I like to track things in my life: time, money, my LEGO collection. I like to see where I am investing my resources and how and to what ends. One might almost feel like I treat my life with a sort of corporate attitude--I monitor my behavior, attempt to live profitably, and take vacation days. I develop strategies, plan to meet them, and budget accordingly. But, of course, I also leave a great many things unmonitored or untracked, and I began to wonder about some of them. Granted, I do not plan to ever begin cataloguing this type of minutae, but I think it was food for thought.
I wonder how much time I spent in prayer over the course of my life. Is it more time than I've spent gossiping or overhearing gossip and doing nothing about it? How bout time I've spent chattering about nonsense?
I wonder how much time I've spent on listening to preaching.

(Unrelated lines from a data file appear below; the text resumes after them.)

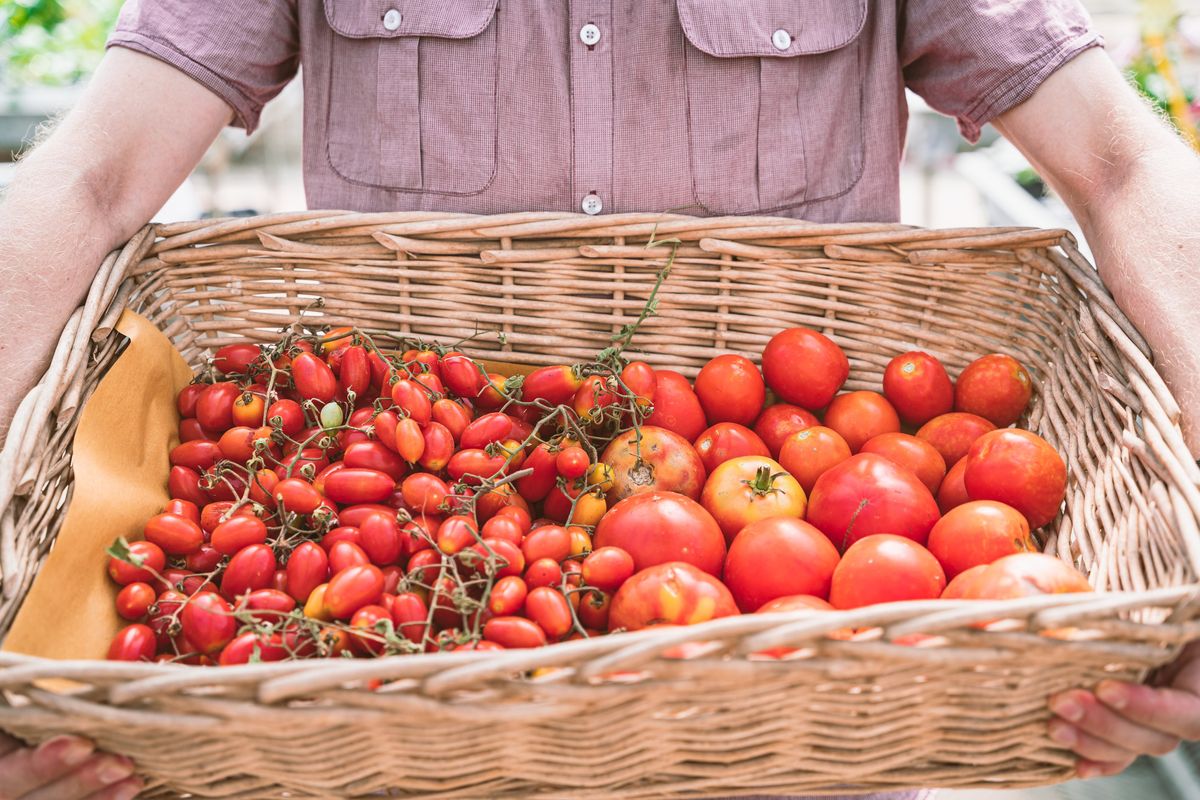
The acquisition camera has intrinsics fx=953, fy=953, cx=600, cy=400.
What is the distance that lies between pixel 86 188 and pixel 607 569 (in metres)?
0.94

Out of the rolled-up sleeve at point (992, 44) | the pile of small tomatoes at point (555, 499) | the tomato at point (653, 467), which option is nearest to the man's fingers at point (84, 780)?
the pile of small tomatoes at point (555, 499)

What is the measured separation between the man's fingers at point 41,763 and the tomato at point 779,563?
691 millimetres

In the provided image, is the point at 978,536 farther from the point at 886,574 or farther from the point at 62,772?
the point at 62,772

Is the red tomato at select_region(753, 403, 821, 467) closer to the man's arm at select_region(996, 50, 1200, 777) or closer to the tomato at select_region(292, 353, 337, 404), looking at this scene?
the man's arm at select_region(996, 50, 1200, 777)

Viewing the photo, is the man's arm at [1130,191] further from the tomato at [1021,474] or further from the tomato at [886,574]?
the tomato at [886,574]

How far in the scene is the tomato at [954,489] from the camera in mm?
1268

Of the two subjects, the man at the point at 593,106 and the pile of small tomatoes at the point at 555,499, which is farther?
the man at the point at 593,106

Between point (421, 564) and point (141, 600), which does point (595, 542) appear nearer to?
point (421, 564)

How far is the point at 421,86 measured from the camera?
5.02 ft

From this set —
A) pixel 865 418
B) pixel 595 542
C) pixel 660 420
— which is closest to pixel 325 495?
pixel 595 542

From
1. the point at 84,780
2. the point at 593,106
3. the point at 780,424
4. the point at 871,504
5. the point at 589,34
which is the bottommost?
the point at 84,780

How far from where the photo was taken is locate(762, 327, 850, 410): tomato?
54.1 inches

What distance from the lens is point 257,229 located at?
1468mm

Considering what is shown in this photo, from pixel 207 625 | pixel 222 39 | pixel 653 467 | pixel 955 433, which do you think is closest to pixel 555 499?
pixel 653 467
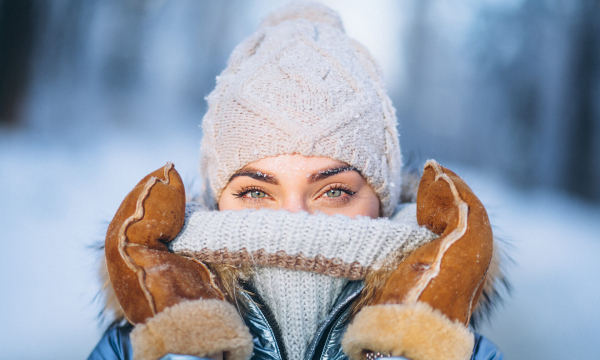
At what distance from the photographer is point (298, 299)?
2.98 feet

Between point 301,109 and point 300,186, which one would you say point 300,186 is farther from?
point 301,109

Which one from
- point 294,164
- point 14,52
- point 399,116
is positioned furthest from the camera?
point 399,116

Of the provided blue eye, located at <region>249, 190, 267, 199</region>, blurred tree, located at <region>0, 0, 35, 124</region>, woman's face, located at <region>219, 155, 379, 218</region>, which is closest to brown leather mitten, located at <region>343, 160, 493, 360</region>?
woman's face, located at <region>219, 155, 379, 218</region>

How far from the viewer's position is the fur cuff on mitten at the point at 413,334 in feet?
2.15

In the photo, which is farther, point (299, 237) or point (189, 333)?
point (299, 237)

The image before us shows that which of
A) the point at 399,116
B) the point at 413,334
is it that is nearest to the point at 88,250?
the point at 413,334

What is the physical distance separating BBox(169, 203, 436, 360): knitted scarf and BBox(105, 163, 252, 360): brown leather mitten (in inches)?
2.0

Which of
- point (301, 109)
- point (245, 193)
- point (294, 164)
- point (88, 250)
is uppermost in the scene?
point (301, 109)

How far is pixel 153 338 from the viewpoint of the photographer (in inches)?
26.0

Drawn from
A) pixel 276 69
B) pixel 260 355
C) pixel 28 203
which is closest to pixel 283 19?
pixel 276 69

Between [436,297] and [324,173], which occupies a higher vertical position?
[324,173]

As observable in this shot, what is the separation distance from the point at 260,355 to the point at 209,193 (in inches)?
20.9

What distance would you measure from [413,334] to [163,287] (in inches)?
17.9

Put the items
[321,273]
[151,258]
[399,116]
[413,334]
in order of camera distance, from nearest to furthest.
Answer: [413,334], [151,258], [321,273], [399,116]
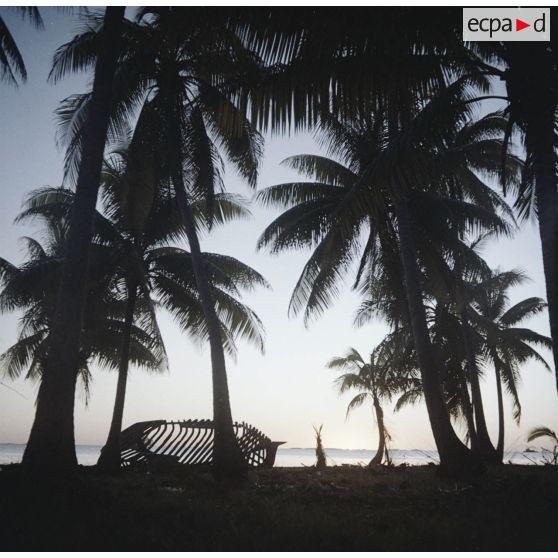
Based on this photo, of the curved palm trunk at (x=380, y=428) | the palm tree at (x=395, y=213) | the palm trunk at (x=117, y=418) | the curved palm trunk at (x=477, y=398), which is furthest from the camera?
the curved palm trunk at (x=380, y=428)

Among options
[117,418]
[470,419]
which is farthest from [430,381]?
[117,418]

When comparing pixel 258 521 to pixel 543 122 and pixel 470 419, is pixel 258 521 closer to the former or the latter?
pixel 543 122

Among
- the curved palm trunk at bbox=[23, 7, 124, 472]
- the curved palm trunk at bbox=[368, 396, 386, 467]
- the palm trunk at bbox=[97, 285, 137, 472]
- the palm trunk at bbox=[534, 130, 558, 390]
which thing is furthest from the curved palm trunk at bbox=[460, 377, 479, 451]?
the curved palm trunk at bbox=[23, 7, 124, 472]

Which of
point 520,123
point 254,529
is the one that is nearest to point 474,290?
point 520,123

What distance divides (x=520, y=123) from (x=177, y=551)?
21.0 ft

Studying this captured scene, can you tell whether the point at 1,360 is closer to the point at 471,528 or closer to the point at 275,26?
the point at 275,26

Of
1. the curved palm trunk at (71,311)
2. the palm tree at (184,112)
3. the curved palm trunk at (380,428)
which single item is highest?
the palm tree at (184,112)

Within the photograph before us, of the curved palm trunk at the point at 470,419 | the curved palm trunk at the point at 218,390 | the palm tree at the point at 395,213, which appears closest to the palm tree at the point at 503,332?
Answer: the curved palm trunk at the point at 470,419

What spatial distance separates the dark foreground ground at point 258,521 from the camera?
2.93m

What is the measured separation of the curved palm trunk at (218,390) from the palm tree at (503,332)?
12596 mm

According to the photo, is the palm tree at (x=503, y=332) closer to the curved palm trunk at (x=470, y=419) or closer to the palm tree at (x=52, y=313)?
the curved palm trunk at (x=470, y=419)

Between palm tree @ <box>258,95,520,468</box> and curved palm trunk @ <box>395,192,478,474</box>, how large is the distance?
0.07 ft

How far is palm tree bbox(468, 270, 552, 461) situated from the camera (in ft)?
59.0

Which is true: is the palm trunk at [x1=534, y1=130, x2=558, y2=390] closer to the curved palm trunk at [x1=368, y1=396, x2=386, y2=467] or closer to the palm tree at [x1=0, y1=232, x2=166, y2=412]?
the palm tree at [x1=0, y1=232, x2=166, y2=412]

Is it more time than I've spent watching movies or TV?
I wonder how much time I've spent reading the Bible and spiritually valuable texts versus how much time I've spent reading comics or graphic novels.
I wonder how much time I've spent in actual service to others. Was it more than the time I spent shopping? How bout the time playing video games?

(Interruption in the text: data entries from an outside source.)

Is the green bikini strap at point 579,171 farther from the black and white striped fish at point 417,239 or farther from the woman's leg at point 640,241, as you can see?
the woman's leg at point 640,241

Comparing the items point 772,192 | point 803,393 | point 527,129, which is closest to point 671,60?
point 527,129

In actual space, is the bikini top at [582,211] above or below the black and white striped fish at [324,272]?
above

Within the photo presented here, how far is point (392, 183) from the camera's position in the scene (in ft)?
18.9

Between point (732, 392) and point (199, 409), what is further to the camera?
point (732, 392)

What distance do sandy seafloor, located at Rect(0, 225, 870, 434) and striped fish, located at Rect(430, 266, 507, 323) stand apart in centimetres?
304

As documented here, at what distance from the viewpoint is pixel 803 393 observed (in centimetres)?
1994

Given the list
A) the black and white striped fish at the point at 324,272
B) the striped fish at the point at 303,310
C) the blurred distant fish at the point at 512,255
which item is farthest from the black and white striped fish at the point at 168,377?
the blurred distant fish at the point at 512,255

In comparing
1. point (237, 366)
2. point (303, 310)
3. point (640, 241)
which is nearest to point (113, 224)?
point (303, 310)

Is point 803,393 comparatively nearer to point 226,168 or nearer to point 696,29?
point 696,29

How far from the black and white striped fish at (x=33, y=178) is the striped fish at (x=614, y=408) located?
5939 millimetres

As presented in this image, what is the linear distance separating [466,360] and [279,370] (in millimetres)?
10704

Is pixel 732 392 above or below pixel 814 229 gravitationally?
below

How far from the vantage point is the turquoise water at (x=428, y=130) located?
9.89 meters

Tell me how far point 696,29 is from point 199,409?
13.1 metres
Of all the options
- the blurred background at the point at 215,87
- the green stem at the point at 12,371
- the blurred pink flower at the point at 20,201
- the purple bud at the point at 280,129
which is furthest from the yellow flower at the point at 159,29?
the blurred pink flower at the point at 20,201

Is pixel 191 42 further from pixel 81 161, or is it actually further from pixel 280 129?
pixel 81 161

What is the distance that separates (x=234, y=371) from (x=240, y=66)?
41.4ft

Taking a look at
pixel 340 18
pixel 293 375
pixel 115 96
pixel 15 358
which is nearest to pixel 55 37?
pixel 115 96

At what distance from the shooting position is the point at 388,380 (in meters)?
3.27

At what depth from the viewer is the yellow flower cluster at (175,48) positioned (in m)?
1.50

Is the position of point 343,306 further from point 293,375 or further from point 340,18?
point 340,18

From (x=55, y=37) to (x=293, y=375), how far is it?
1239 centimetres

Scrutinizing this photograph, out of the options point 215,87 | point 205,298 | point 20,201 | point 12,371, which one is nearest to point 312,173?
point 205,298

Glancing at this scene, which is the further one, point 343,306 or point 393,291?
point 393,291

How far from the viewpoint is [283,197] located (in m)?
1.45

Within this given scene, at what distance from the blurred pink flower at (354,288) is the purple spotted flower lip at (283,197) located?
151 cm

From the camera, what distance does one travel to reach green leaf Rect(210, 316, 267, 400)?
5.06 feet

Ah, one may say, the time is irrelevant. The quality of the time is what matters. What good is reading a Bible without musing on it after, or praying for selfish things, or listening to preaching and doing nothing about it? Tis not the time but the integrity of the time that matters." In one sense I would agree with them. That's a fine point.
But my point is this: either way I slice it, whether I consider the quantity or the quality of the time, I am still convicted. When I think about these things, something becomes quite clear. On a ledger, anyway, my life would look typically Western, if not wholly worldly--not "in the world" but "of the world". Fortunately, I don't believe God works on such a scale (which is probably the best reason to consider it irrelevant). Jesus Christ covers over all sins and shortcomings before God for those who believe. When God sees one redeemed and justified by the blood of Christ, he sees one with Christ's stats.
And Because of that fact, I think the ledgers do matter or, at the very least, are worth further consideration. If God sees me as pure and pursuing righteousness because of Christ's righteousness, should I not want to use more of my time to pursue God rather than earthly pleasures? Just food for thought (and I need to take a big bite, I think).